Editorial - (2022) Volume 11, Issue 2

Clinical Studies of Childhood Diseases and Nursing Practice

Michel Smith*
*Correspondence: Michel Smith, Department of Medical Area, University of Udine, Udine, Italy, Email:
1Department of Medical Area, University of Udine, Udine, Italy

Received: 03-Feb-2022, Manuscript No. Jnc-22- 55619; Editor assigned: 05-Feb-2022, Pre QC No. P-55619; Reviewed: 17-Feb-2022, QC No. Q-55617; Revised: 22-Feb-2022, Manuscript No. R-55619;; Published: 01-Mar-2022 , DOI: 10.37421/1168/22.11.518
Citation: Smith, Michel. “Clinical Studies of Childhood Diseases and Nursing Practice.” J Nurs Care 11 (2022): 518.
Copyright: © 2022 Michel S. This is an open-access article distributed under the terms of the Creative Commons Attribution License, which permits unrestricted use, distribution, and reproduction in any medium, provided the original author and source are credited.

Editorial

Introduction Paediatrics, medical specialty dealing with the development and care of children and with the diagnosis and treatment of childhood diseases.
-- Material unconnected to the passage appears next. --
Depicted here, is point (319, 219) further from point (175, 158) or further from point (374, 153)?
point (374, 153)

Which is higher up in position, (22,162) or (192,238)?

The first important review of childhood illness, an anonymous European work called The Children’s Practice, dates from the 12th century. The specialized focus of paediatrics did not begin to emerge in Europe until the 18th century. The first specialized children’s hospitals, such as the London Foundling Hospital, established in 1745, were opened at this time. These hospitals later became major centres for training in paediatrics, which began to be taught as a separate discipline in medical schools by the middle of the 19th century.
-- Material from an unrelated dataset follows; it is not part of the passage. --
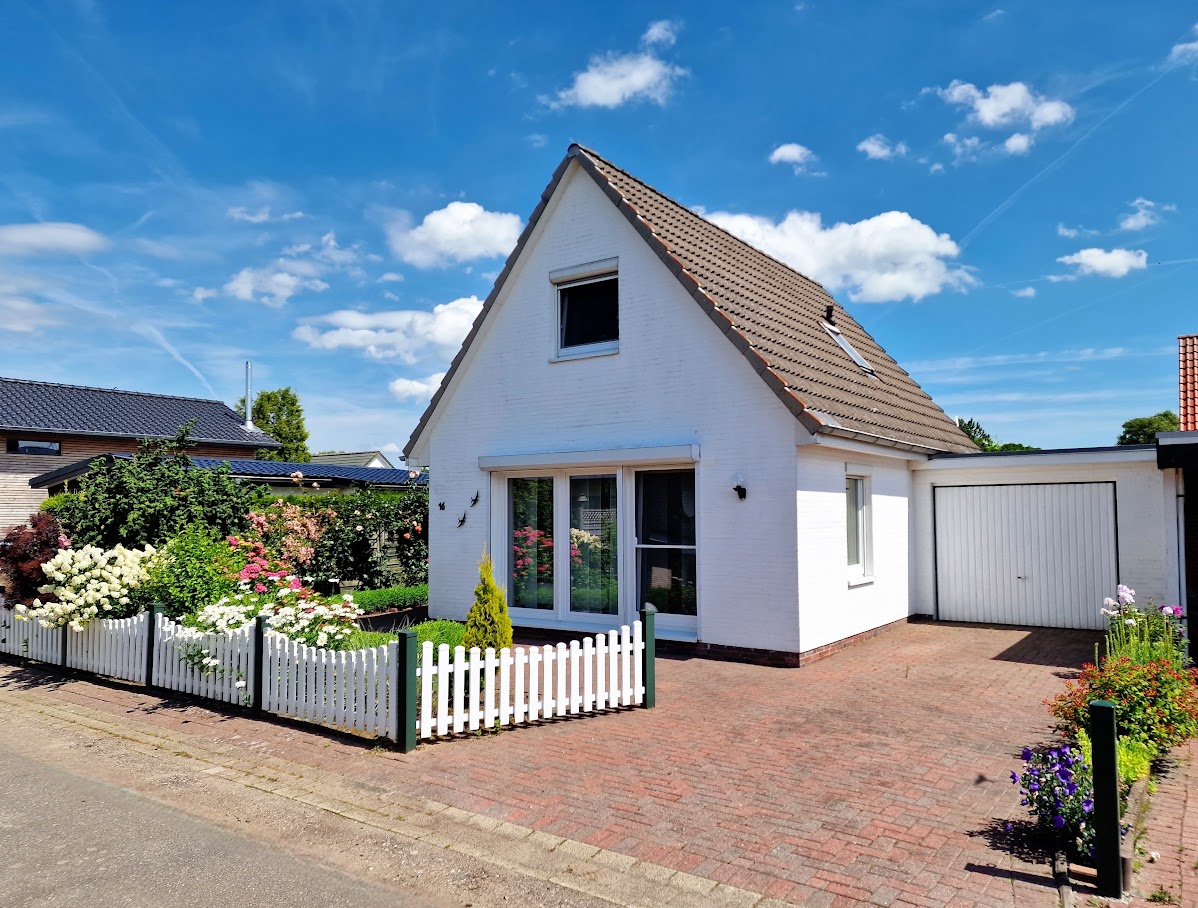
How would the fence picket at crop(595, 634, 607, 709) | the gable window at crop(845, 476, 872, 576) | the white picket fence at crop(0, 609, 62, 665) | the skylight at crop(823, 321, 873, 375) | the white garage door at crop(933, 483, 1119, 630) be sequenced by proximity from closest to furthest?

The major focus of early pediatrics was the treatment of infectious diseases that affected children. Thomas Sydenham in Britain had led the way with the first accurate descriptions of measles, scarlet fever, and other diseases in the 17th century. Clinical studies of childhood diseases proliferated throughout the 18th and 19th centuries, culminating in one of the first modern textbooks of pediatrics, published by Frédéric Rilliet and Antoine Barthez in France in 1838–43, but there was little that could be done to cure these diseases until the end of the 19th century. As childhood diseases came under control through the combined efforts of pediatricians, immunologists, and public-health workers, the focus of pediatrics began to change, and early in the 20th century the first well-child clinics were established to monitor and study the normal growth and development of children. By the mid-20th century, the use of antibiotics and vaccines had all but eliminated most serious infectious diseases of childhood in the developed world, and infant and child mortality had fallen to the lowest levels ever. In the last half of the century, pediatrics again expanded to incorporate the study of behavioral and social as well as specifically medical aspects of child health.
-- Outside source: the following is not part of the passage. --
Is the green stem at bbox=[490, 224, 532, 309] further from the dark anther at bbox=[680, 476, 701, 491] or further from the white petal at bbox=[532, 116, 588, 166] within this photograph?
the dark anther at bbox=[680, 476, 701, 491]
The term psychiatry is gotten from the Greek words mind, signifying "brain" or "soul," and iatreia, signifying "mending." Until the eighteenth century, psychological instability was regularly seen as satanic belonging, however it steadily came to be considered as a disorder requiring treatment. Many adjudicator that cutting edge psychiatry was brought into the world with the endeavors of French doctor Philippe Pinel in the last part of the 1700s. His contemporary in the United States, legislator and doctor Benjamin Rush, presented a similar methodology. Maybe the main commitments to the field happened in the late nineteenth century, when German specialist Emil Kraepelin stressed a precise way to deal with mental conclusion and grouping and Austrian psychoanalyst Sigmund Freud, who knew about neuropathology, created analysis as a treatment and exploration approach [1-5].